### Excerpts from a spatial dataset

------------------------------------------------

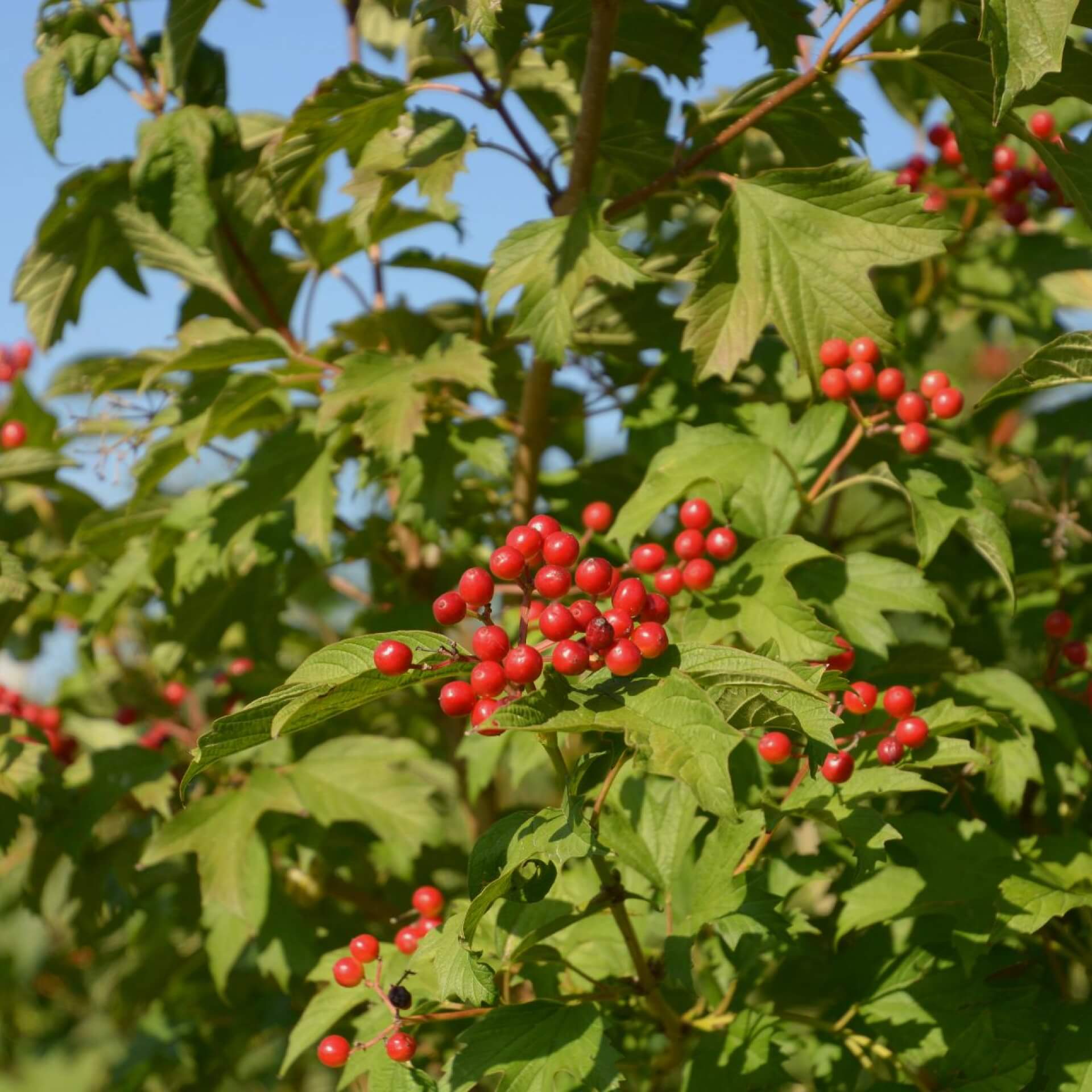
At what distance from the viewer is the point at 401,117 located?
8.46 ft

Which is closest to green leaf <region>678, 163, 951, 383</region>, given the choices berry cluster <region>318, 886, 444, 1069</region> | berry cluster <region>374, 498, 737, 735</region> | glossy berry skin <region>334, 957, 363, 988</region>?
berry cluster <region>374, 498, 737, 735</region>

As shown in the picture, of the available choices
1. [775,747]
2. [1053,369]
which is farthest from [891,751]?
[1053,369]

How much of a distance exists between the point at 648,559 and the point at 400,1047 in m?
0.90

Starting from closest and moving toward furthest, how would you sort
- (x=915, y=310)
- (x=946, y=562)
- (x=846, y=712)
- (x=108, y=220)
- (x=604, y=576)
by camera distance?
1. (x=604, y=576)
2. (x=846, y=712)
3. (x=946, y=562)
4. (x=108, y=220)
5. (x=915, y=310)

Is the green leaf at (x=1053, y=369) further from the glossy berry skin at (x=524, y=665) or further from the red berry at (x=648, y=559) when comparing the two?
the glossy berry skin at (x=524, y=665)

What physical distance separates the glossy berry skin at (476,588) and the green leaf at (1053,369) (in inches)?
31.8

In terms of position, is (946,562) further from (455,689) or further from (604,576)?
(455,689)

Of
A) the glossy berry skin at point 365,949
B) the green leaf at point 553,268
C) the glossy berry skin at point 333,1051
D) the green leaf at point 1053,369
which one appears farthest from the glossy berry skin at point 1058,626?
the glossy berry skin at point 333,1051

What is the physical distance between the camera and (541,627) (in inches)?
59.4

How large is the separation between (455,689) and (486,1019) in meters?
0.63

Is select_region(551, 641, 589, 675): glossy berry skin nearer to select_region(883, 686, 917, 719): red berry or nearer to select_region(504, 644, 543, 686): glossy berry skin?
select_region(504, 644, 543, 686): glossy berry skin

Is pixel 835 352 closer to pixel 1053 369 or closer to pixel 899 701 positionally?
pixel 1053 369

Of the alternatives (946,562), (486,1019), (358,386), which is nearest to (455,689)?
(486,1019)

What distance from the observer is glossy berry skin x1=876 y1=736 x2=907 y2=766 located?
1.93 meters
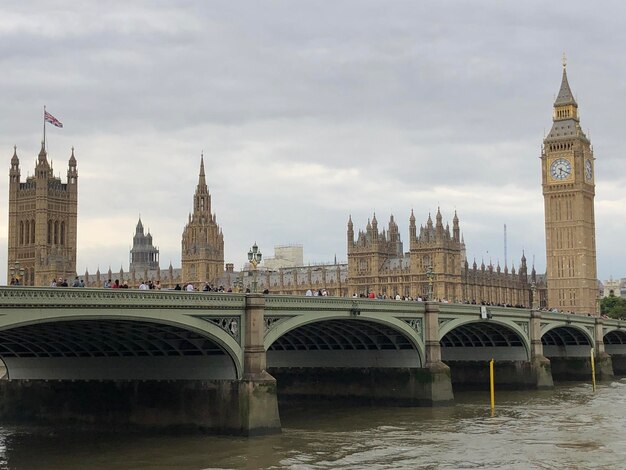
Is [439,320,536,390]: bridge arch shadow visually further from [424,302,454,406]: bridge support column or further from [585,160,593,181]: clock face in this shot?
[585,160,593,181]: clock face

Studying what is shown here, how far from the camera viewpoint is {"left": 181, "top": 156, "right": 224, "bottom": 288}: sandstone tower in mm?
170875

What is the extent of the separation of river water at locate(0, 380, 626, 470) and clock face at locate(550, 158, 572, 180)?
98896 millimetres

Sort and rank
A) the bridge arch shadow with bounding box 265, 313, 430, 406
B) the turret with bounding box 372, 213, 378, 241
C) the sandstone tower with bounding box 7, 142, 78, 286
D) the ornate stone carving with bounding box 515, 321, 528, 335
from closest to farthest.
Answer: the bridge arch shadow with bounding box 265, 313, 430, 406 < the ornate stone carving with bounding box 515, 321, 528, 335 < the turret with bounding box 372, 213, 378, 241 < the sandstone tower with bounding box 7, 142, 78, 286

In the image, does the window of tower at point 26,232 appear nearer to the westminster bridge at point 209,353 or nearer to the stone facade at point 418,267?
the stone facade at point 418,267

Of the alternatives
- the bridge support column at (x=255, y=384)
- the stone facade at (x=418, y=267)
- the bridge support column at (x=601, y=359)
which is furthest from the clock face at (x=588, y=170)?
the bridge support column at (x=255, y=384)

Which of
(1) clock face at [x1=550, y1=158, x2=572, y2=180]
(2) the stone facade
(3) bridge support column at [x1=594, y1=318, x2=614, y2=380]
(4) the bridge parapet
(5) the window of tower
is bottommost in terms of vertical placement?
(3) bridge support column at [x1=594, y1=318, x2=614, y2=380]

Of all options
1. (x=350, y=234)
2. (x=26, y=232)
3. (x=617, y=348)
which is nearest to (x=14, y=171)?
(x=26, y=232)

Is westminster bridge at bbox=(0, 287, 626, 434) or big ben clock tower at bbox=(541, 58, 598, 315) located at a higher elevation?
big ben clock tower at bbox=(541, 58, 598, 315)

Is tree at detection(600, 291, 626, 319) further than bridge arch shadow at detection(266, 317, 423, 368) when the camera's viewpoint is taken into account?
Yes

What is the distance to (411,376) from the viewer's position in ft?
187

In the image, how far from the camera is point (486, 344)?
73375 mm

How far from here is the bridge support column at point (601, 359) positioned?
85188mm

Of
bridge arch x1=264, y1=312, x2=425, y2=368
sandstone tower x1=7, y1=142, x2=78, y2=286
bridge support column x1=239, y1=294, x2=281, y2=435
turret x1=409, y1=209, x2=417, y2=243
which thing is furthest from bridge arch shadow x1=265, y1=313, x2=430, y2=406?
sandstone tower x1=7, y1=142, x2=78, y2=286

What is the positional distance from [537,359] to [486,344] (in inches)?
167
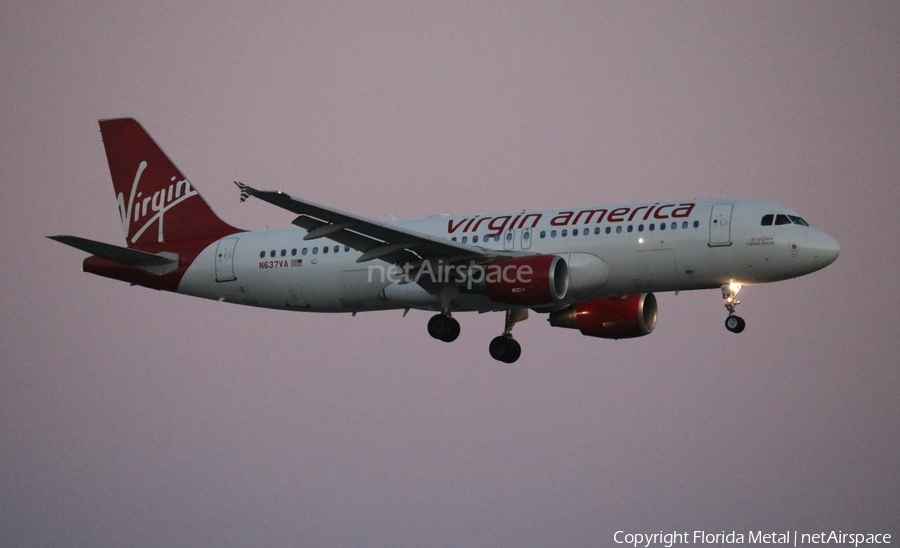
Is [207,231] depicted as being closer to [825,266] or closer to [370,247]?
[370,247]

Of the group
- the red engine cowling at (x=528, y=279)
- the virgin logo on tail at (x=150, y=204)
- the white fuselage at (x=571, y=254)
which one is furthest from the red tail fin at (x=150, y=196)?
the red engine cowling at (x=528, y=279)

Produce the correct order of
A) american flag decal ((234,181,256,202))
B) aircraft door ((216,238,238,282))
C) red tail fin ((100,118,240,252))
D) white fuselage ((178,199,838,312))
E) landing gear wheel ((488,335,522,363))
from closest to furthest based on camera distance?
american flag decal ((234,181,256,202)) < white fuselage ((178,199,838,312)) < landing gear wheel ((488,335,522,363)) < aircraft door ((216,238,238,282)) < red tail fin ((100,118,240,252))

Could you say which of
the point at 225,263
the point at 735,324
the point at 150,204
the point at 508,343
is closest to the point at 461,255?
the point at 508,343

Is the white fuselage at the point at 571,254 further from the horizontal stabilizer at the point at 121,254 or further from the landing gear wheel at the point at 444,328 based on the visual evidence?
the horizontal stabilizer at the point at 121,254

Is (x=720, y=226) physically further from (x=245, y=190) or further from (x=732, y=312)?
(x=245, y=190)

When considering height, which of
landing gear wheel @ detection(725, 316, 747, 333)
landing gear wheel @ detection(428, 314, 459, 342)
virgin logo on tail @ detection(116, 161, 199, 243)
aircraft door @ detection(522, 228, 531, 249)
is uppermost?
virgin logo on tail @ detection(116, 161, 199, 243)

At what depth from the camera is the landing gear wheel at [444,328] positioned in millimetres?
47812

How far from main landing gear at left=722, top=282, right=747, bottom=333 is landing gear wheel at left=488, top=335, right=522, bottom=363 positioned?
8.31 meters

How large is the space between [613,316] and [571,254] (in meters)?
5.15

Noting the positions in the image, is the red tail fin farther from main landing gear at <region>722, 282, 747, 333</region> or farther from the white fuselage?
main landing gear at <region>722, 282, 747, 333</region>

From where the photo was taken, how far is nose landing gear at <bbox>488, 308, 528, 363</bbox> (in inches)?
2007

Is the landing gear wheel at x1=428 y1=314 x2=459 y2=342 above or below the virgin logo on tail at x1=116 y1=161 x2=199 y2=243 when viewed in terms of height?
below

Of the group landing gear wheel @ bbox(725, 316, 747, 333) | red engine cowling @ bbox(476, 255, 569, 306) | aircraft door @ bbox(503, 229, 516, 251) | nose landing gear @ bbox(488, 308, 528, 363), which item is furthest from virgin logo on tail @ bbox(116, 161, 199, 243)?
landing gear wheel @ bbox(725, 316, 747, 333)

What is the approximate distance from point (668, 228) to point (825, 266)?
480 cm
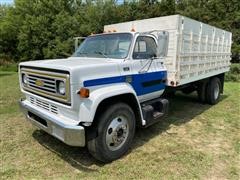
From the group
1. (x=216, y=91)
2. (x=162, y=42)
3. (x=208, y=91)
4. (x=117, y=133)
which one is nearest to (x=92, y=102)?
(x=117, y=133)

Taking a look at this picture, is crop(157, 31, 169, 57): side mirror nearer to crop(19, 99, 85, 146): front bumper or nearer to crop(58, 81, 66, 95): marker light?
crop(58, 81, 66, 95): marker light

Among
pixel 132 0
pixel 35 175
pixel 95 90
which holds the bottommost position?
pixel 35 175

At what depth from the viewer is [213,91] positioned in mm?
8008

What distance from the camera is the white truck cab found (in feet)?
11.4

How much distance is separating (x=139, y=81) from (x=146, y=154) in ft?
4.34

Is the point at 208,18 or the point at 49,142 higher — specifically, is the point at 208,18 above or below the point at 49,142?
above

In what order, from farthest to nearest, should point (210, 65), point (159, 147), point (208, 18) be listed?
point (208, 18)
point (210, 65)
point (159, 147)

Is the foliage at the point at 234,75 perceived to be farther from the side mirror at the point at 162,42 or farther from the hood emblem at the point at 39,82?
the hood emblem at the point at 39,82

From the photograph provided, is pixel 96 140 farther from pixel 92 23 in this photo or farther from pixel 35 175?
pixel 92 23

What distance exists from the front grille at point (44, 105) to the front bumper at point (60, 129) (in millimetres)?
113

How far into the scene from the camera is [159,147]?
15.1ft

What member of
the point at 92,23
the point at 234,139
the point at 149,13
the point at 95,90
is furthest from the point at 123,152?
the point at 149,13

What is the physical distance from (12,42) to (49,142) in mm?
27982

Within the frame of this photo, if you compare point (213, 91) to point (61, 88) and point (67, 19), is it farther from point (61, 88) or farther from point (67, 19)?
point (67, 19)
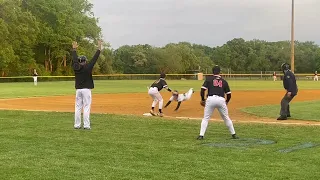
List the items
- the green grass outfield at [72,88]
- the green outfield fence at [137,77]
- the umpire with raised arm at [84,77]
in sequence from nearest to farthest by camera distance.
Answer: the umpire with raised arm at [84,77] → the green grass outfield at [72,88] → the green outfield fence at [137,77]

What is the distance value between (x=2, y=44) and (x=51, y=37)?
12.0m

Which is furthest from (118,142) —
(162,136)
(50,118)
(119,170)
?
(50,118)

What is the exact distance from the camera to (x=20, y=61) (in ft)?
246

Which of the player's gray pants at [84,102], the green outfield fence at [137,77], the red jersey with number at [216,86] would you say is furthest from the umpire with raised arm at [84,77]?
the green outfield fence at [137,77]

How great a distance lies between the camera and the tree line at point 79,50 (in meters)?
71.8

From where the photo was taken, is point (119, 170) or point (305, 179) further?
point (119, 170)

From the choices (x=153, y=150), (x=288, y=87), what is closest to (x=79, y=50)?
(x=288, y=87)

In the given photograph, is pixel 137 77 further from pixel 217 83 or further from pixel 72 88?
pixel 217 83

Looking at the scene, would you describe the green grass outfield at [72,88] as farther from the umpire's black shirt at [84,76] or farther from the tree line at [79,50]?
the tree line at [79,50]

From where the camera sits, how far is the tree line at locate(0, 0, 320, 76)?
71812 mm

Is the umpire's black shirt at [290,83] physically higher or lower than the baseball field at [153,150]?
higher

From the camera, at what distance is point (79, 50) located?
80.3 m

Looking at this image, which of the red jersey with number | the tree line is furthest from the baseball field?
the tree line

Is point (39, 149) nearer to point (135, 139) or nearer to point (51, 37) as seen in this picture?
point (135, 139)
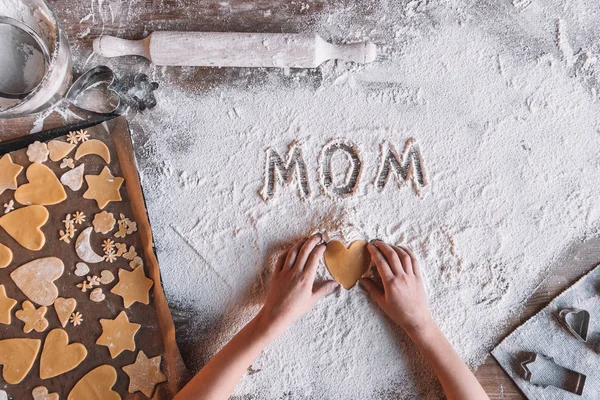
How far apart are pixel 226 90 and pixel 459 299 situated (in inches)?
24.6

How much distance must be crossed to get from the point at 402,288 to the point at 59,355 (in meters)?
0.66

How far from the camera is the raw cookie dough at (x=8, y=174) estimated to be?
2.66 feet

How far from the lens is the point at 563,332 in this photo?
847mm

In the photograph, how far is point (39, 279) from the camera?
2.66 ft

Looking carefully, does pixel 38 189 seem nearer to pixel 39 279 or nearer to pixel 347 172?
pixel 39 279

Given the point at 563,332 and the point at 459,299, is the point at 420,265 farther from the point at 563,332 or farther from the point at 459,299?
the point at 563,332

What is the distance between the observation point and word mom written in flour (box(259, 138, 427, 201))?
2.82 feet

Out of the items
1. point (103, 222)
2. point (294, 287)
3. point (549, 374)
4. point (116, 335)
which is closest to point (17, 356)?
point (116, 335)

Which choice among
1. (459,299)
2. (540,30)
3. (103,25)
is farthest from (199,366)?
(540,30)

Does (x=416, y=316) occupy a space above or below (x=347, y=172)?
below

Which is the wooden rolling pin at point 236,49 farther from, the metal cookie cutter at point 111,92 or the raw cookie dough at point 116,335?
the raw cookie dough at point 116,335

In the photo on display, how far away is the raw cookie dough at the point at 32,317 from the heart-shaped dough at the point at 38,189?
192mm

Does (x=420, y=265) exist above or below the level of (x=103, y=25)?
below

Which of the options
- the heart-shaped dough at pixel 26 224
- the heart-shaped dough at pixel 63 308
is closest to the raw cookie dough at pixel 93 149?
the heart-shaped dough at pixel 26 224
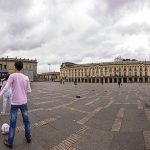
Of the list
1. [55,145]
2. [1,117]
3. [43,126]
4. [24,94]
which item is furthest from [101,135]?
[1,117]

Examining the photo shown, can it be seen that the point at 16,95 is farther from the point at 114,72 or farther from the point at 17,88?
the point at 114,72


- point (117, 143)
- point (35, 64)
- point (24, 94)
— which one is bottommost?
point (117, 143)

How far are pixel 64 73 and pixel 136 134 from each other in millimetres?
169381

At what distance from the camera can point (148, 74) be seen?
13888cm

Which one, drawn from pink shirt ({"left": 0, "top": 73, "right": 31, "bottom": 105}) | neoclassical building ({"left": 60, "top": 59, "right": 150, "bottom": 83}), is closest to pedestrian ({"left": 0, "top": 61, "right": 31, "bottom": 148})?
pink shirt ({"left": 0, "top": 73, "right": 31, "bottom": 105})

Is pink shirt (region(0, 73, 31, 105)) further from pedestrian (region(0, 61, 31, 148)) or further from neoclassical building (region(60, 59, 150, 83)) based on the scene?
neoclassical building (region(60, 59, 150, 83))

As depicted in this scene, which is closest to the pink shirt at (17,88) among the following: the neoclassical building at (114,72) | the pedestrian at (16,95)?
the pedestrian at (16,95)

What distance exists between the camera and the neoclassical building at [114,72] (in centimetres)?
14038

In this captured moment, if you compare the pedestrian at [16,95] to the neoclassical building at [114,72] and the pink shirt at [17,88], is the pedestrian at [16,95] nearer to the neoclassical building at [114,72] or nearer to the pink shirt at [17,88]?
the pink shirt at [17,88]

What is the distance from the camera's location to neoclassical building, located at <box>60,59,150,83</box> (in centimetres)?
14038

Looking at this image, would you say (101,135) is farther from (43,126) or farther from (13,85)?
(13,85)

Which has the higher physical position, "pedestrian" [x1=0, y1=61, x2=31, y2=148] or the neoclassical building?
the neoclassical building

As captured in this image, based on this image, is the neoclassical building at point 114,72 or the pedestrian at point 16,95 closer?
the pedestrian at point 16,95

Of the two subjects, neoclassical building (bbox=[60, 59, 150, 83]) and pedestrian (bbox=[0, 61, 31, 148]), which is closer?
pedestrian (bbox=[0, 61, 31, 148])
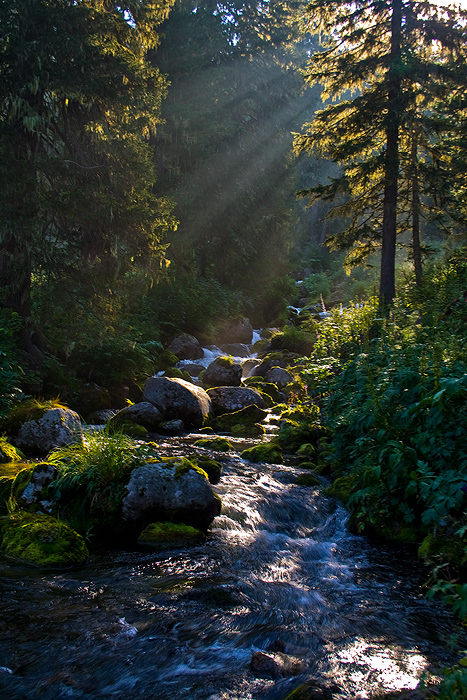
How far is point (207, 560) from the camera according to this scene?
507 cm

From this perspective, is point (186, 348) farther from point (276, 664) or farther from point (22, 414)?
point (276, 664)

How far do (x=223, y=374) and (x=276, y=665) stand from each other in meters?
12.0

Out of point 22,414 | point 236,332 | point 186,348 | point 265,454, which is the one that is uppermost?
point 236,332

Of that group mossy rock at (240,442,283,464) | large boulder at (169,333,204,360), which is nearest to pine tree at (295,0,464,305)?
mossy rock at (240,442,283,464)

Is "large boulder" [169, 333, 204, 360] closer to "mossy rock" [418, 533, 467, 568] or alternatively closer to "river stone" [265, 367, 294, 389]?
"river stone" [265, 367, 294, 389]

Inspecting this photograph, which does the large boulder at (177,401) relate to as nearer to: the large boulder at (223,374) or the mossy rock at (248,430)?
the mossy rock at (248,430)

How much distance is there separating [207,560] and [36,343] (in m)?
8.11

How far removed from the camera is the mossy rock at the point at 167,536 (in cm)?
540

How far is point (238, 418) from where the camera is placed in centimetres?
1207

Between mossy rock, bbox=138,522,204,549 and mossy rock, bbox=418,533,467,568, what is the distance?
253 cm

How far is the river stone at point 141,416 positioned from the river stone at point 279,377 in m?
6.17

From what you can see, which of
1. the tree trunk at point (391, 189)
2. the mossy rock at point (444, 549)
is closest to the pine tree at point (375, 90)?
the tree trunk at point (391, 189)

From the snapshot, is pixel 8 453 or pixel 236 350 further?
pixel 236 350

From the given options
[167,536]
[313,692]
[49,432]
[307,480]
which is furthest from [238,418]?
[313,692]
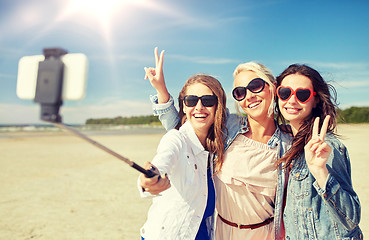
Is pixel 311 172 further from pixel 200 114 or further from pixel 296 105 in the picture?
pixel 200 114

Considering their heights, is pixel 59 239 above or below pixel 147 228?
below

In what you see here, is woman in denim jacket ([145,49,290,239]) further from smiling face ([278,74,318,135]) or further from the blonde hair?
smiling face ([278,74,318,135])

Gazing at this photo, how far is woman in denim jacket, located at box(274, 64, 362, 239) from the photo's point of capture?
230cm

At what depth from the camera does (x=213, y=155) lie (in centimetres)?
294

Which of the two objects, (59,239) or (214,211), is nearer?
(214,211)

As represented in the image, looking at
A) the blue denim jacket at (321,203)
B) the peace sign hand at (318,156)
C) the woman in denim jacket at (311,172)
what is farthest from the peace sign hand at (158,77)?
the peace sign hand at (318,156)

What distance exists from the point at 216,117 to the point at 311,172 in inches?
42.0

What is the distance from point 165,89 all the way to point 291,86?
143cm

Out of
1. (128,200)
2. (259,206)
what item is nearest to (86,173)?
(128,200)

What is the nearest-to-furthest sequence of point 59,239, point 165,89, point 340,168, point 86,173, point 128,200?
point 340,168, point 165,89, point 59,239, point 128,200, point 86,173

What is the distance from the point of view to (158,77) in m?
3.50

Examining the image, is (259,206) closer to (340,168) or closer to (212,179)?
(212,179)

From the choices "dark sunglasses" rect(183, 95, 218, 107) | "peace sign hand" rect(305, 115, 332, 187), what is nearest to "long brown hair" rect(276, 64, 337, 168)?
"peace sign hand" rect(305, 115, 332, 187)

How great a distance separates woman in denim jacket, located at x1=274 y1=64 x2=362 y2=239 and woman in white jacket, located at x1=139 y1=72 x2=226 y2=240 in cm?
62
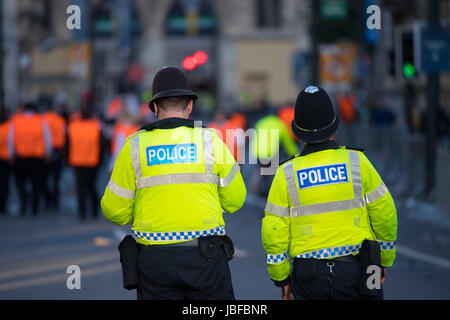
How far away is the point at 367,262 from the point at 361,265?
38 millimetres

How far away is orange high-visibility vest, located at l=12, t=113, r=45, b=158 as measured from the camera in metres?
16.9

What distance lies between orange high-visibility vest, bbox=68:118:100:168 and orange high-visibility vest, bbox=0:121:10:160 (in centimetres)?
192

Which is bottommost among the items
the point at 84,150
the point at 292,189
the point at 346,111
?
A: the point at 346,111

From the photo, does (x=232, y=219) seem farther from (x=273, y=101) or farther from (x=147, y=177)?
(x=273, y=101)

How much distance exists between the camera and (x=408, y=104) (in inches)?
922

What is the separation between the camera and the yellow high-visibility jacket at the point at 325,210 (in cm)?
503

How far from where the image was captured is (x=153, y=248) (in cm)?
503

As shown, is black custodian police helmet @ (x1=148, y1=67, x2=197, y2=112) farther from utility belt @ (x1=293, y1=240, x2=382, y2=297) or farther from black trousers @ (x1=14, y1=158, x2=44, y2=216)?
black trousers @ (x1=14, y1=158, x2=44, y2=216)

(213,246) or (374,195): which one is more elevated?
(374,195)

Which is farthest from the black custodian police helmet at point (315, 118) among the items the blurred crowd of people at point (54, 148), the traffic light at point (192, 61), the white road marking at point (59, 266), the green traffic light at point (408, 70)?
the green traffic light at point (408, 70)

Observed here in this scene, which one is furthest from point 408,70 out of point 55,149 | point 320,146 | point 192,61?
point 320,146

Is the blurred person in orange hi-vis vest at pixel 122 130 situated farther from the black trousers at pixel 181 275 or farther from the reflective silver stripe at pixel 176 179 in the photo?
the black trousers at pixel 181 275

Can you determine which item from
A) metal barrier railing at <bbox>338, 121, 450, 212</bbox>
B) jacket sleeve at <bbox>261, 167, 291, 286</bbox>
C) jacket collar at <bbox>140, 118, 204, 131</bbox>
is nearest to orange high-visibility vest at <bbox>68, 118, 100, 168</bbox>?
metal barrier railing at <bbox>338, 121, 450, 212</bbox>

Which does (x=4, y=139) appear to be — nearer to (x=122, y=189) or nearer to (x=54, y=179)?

------------------------------------------------

### DESCRIPTION OF THE TASK
Write out the lines above from the one containing "Can you determine which item from" through the last, exactly as they are.

### SOLUTION
Can you determine which item from
A) metal barrier railing at <bbox>338, 121, 450, 212</bbox>
B) jacket sleeve at <bbox>261, 167, 291, 286</bbox>
C) jacket collar at <bbox>140, 118, 204, 131</bbox>
is nearest to orange high-visibility vest at <bbox>68, 118, 100, 168</bbox>?
metal barrier railing at <bbox>338, 121, 450, 212</bbox>

Which does (x=4, y=139) appear to be — nearer to (x=122, y=189) or nearer to (x=54, y=179)?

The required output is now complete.